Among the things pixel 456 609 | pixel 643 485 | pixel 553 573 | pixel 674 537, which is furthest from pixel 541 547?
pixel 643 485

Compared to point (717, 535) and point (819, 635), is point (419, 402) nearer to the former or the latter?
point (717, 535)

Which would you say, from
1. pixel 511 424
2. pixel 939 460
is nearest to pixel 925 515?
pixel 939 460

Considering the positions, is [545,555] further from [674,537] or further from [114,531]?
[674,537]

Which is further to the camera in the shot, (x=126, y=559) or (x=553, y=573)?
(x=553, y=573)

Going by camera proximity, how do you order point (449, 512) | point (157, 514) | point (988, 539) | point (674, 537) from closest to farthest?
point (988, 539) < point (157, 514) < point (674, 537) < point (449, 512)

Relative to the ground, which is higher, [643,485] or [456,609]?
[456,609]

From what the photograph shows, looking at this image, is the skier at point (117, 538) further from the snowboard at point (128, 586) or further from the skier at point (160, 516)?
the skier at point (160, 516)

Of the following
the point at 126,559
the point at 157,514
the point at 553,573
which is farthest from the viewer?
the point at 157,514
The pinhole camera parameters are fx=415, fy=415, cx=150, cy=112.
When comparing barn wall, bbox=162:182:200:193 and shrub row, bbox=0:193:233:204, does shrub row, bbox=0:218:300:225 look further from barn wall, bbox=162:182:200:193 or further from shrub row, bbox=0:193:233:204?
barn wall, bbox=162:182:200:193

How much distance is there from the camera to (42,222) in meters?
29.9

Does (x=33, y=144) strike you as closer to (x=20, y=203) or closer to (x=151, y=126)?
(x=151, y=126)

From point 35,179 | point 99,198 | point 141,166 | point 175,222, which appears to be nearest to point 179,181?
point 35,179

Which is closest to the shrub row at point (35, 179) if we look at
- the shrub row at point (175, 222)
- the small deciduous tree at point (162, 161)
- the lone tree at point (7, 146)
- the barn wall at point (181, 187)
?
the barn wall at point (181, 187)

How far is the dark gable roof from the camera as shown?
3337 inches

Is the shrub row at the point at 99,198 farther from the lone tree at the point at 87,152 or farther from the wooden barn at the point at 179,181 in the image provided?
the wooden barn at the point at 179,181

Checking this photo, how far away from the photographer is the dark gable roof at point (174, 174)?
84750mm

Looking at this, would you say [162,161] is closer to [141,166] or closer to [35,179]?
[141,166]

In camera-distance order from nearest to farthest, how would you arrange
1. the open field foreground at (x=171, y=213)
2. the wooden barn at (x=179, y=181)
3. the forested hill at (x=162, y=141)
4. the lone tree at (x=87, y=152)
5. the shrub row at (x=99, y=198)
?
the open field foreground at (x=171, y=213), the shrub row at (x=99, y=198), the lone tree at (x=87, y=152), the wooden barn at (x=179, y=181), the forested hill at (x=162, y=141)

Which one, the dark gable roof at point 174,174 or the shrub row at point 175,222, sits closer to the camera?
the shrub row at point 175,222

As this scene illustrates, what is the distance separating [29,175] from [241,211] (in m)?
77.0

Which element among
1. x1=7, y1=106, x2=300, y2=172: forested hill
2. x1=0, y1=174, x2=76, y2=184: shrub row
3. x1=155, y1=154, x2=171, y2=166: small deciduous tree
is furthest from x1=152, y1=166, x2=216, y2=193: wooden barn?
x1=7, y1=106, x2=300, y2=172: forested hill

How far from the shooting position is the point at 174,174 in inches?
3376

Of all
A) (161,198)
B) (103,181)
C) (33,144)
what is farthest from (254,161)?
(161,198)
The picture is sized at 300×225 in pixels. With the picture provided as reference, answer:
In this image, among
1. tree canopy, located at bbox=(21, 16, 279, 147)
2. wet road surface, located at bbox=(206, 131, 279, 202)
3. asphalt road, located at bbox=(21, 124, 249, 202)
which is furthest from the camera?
··········
▶ [Problem statement] Print again the material above, limited to the lines from the one holding "How far from" through the last, inclusive.

▶ [Correct answer]
How far from the shooting position is the point at 174,174 in inches?
3376

Of all
A) (161,198)
B) (103,181)
C) (33,144)
what is farthest from (254,161)?
(161,198)
The picture is sized at 300×225 in pixels. With the picture provided as reference, answer:
In this image, among
1. tree canopy, located at bbox=(21, 16, 279, 147)
2. wet road surface, located at bbox=(206, 131, 279, 202)
3. asphalt road, located at bbox=(21, 124, 249, 202)
which is furthest from the camera?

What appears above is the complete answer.